§ Task brief
Keep every word of the listing and drop the images when you write it out.

### Data records ###

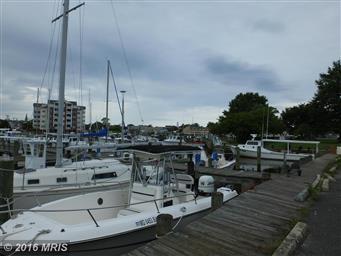 700 Cattail Cove #401 Photo #17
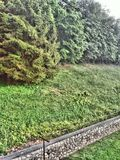 nature, forest, grass, greenery, landscape, stone wall, rain royalty free stock image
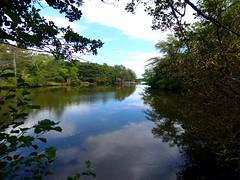 Bayard Cutting Fields Arboretum (39) (pensivelaw1) Tags: suffolkcounty newyorkstate longisland bayardcuttingarboretumstatepark
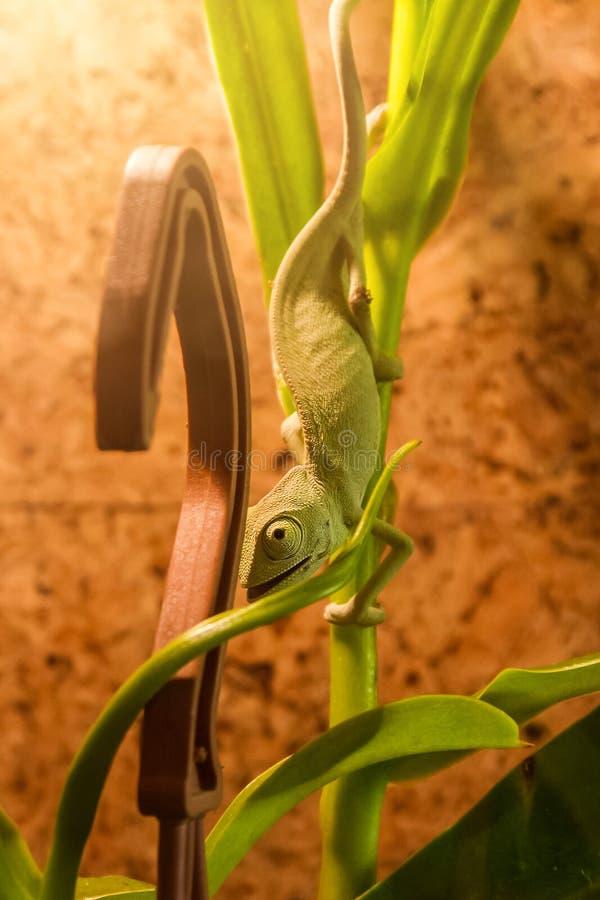 Il camaleonte verde si è congelato su una bocca andante del downwith del ramo di bambù aperta immagini stock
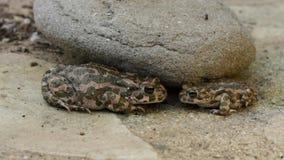 Passen Sie von den Kröten zusammen, die unter einer Steinatmung sich verstecken stock footage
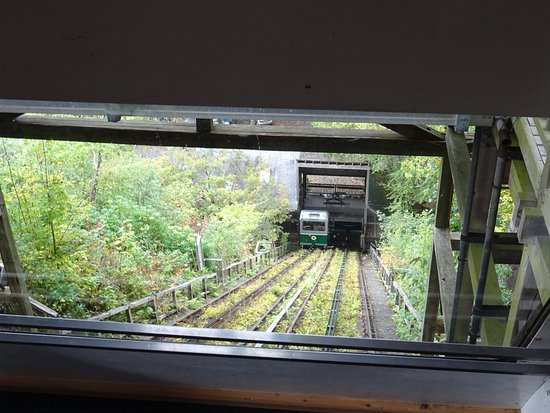 Centre for Alternative Technology: The gravity-fed funicular access cars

###

§ Response
 700 Cattail Cove #401 Photo #17
 nature, forest, grass, greenery, landscape, stone wall, rain royalty free stock image
 Bayard Cutting Fields Arboretum (39) (pensivelaw1) Tags: suffolkcounty newyorkstate longisland bayardcuttingarboretumstatepark
 Il camaleonte verde si è congelato su una bocca andante del downwith del ramo di bambù aperta immagini stock
 Passen Sie von den Kröten zusammen, die unter einer Steinatmung sich verstecken stock footage
 Centre for Alternative Technology: The gravity-fed funicular access cars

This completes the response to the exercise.